The contention that December 25th was an especially popular festival for Sol in late antiquity is equally unfounded, as is as the notion that this festival was established by Aurelian when he supposedly instituted a new cult of the sun. Aurelian did of course build the sun a magnificent new temple and he raised the priests of Sol to the level of pontifices. A new festival on December 25th would not have been out-of-place in this context, but it must be stressed, pace Usener, that there is no evidence that Aurelian instituted a celebration of Sol on that day. A feast day for Sol on December 25th is not mentioned until eighty years later, in the Calendar of 354 and, subsequently, in 362 by Julian in his Oration to King Helios. In short, while the winter solstice on or around the 25th of December was well established in the Roman imperial calendar, there is no evidence that a religious celebration of Sol on that day antedated the celebration of Christmas, and none that indicates that Aurelian had a hand in its institution. One might think that celebrating the sun on the winter solstice is so self-evident that we need hardly doubt that such a festival had a long tradition, but what evidence we have actually belies that notion. The traditional feast days of Sol, as recorded in the early imperial fasti, were August 8th and/or August 9th, possibly August 28th, and December 11th. These are all dates that are unrelated to any important celestial alignment of Sol, such as the solstices and equinoxes. Of these traditional dates only August 28 is mentioned in the Calendar of 354, along with December 25th, and multi-day games from October 19th to October 22nd, the latter being the most important, judging by the unparalleled 36 chariot races with which it was celebrated.
...To summarize, the Calendar of 354 mentions the following three festivals of Sol:
- August 28: Sol and Luna; 24 chariot races;
- October 19-22: Ludi Solis, 36 chariot races;
- December 25: Natalis Invicti, 30 chariot races.

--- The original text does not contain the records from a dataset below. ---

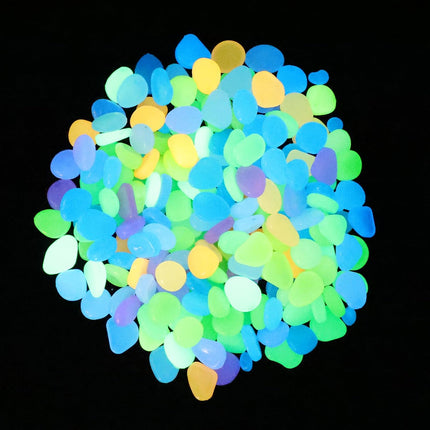 Glow in The Dark Garden Rocks And Pebbles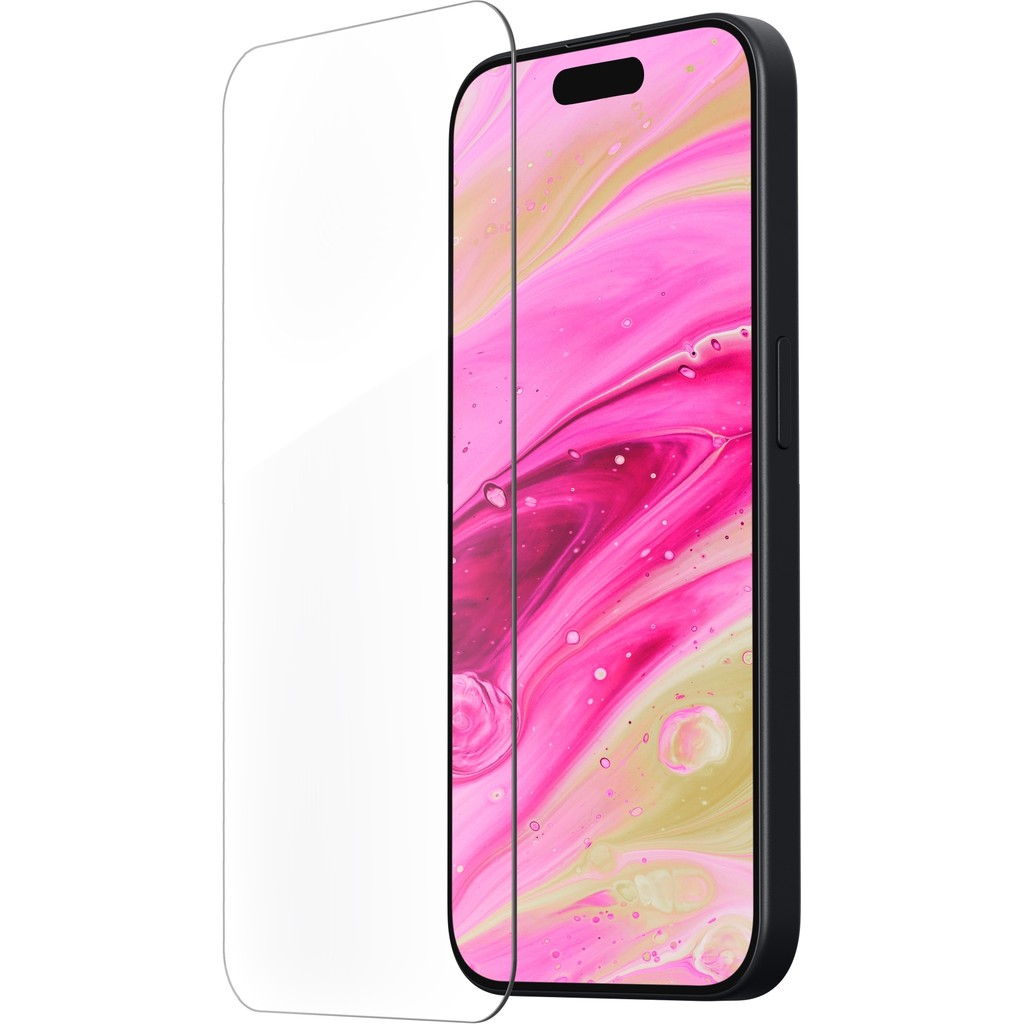 Película Para iPhone 16 Vidro Temperado Transparente com Aplicador - Laut em Oferta na Shopee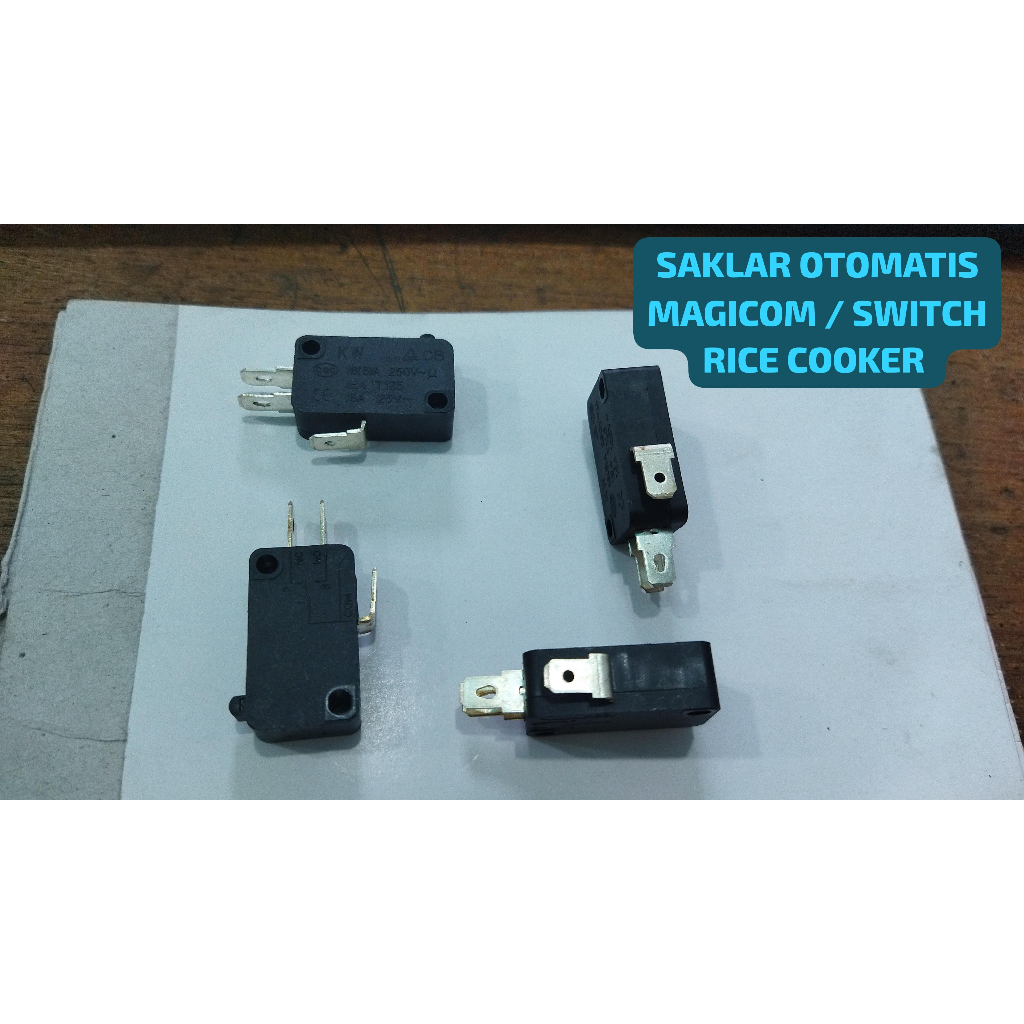Jual MICRO SWITCH 3 PIN RICE COOKER /SAKLAR OTOMATIS MEJIKOM KAKI 3 ...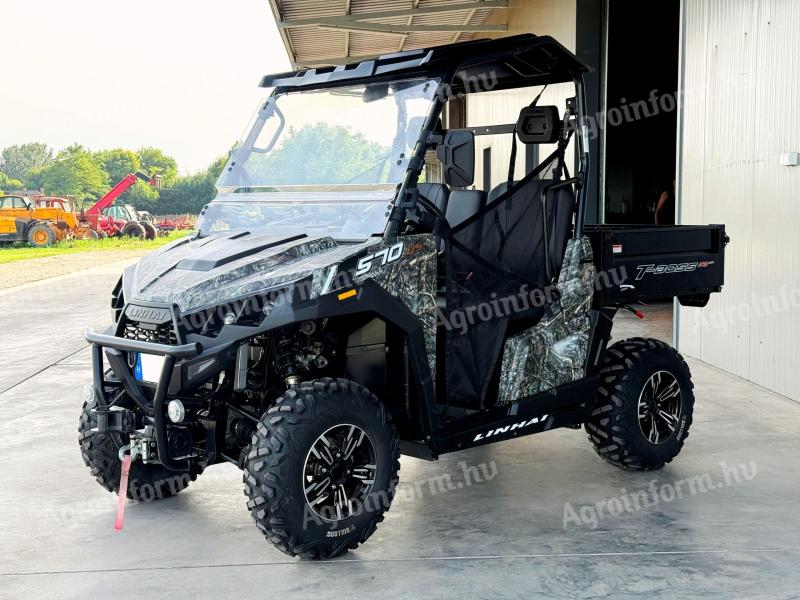 CFMOTO Linhai T-BOSS 570 UTV quad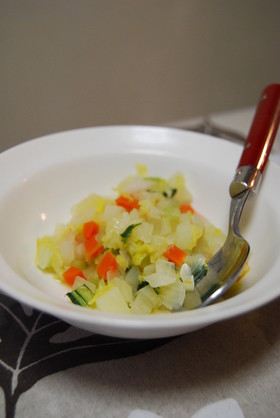 ころころことこと野菜のコンソメ煮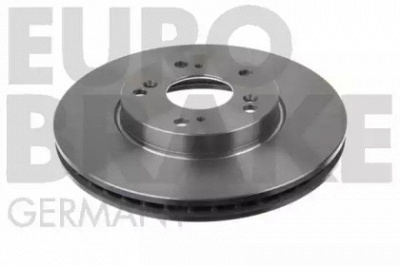 EUROBRAKE 5815202666 -  Тормозной диск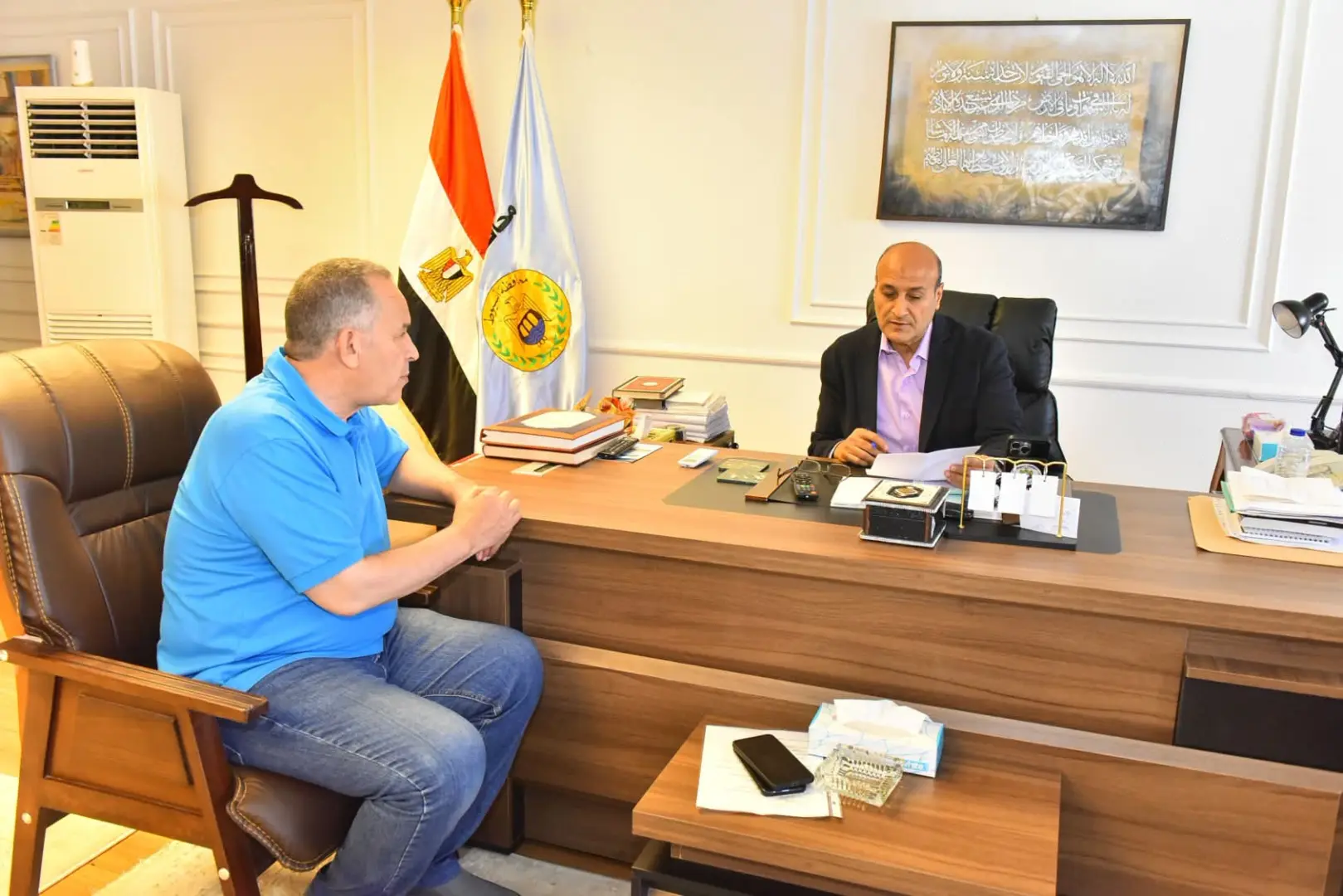 محافظ أسيوط يخفض تنسيق الثانوية العامة إلى 222 درجة وفصول الخدمات إلى 210 درجات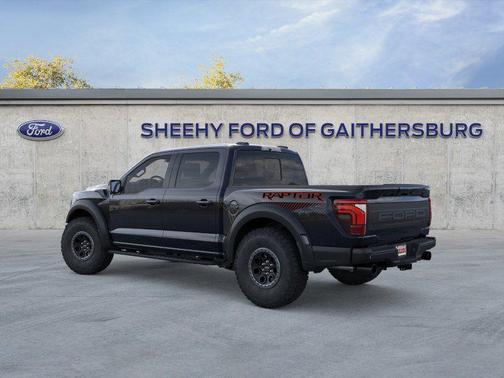Agate Black Metallic 2026 Ford F-150 Raptor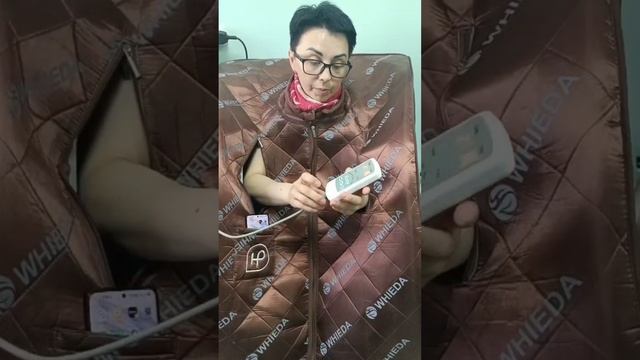 Пробный сеанс в сауне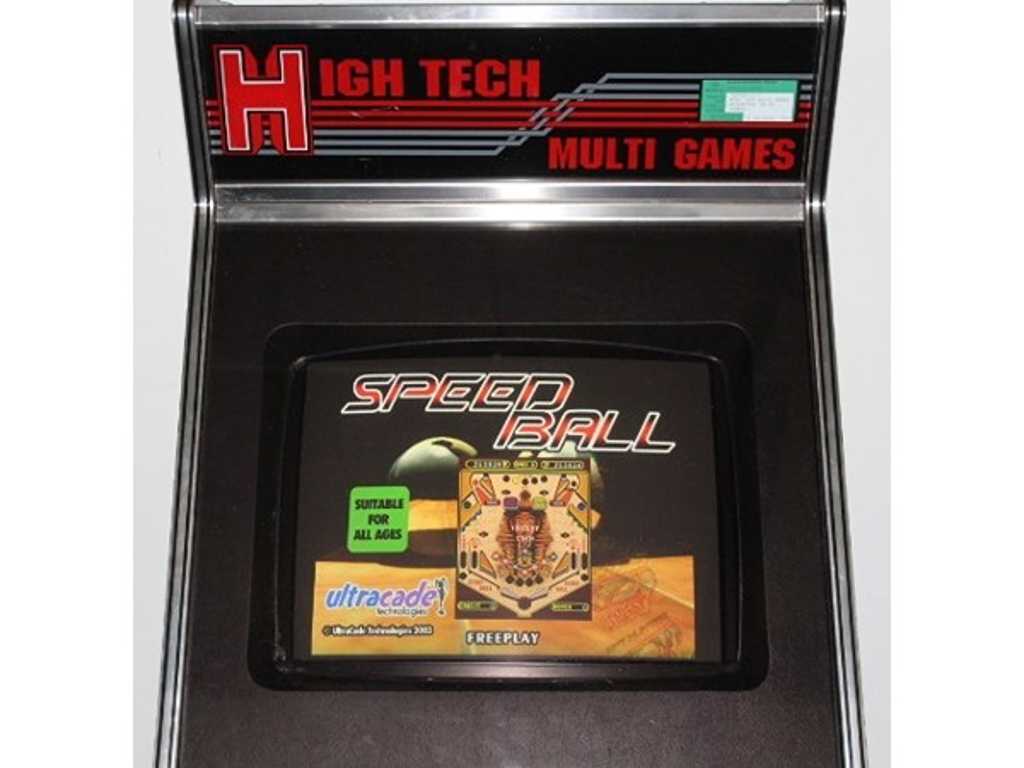 High Tech - Multi Games 206 - Videoarcade
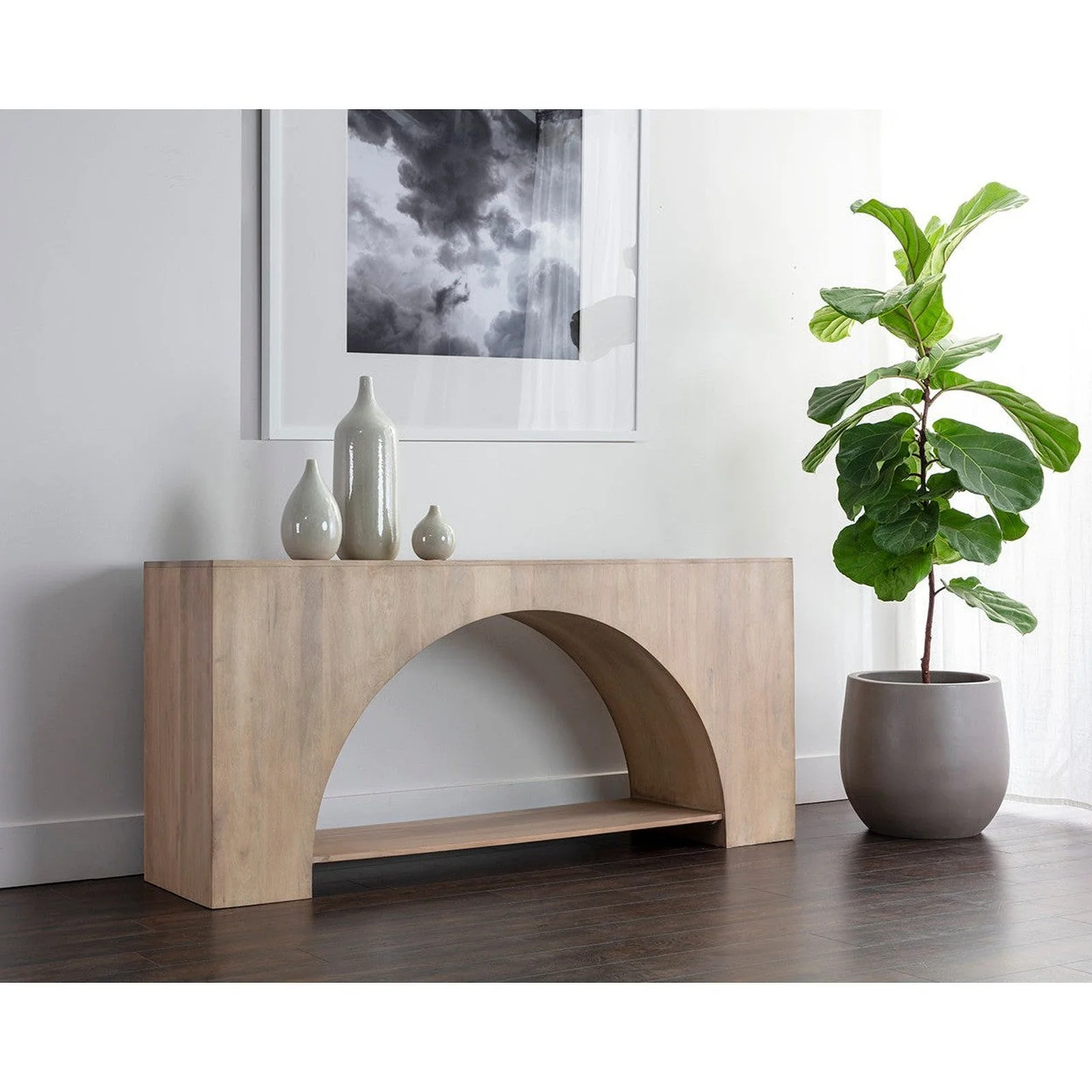 Sunpan Salma Console Table - Image 2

The standard norm for Roman festivals at this time was 24 chariot races. Of the 63 race-days listed in the Calendar of 354, 59 had 24 races, the only exceptions being February 25th and June 1st, when only 12 races were held, December 25th with 30 races, and October 22nd with 36 races. The 36 chariot races of October 22 thus represent the highest number of the year, which further suggests that this was not an annual, but a rarer, quadrennial celebration. This means that in the early fourth century, when Christmas was established by the church on December 25th, anyone surveying the calendar of festivities in honour of Sol would identify the period from October 19th to October 22nd as far more important than December 25th, and the festival of August 28th as far older. If the aim was to “neutralize” the cult of Sol by “taking over” its major festival, December 25th seems the least likely choice. It is true, of course, that December 25th, the natalis invicti, was the traditional date for the winter solstice and as such the most logical of the three dates to serve as birthday of Christ, if that was the way the “selection process” went. But this leads us to a different consideration. As we have seen, none of the traditional religious feast days for Sol were connected in any way with a specific astronomical date, such as one of the solstices or equinoxes. Yet we know from the abundance of iconographic and other evidence that astronomical dates and phenomena such as the solstices and equinoxes played an important role in Roman society from at least the 1st c. BC onwards. One need but think of the numerous depictions of seasons, zodiacs, calendars and planetary gods representing the days of the week, already quite prominent in Pompeian art in the early first century AD, and popular throughout the Roman imperial period. The parapegmata (peg-calendars) discovered throughout the empire further attest to the pervasive influence of such concepts as the seven-day planetary week. This evidence is suggestive, because it indicates that there was great interest in the astronomical, astrological and calendrical aspects of the sun, sol, as heavenly body, without these being central to the cult calendar of the Roman Sun god, Sol. All this makes it clear that the anomalies surrounding the natalis invicti (birthday of the invincible one) on December 25th are quite striking.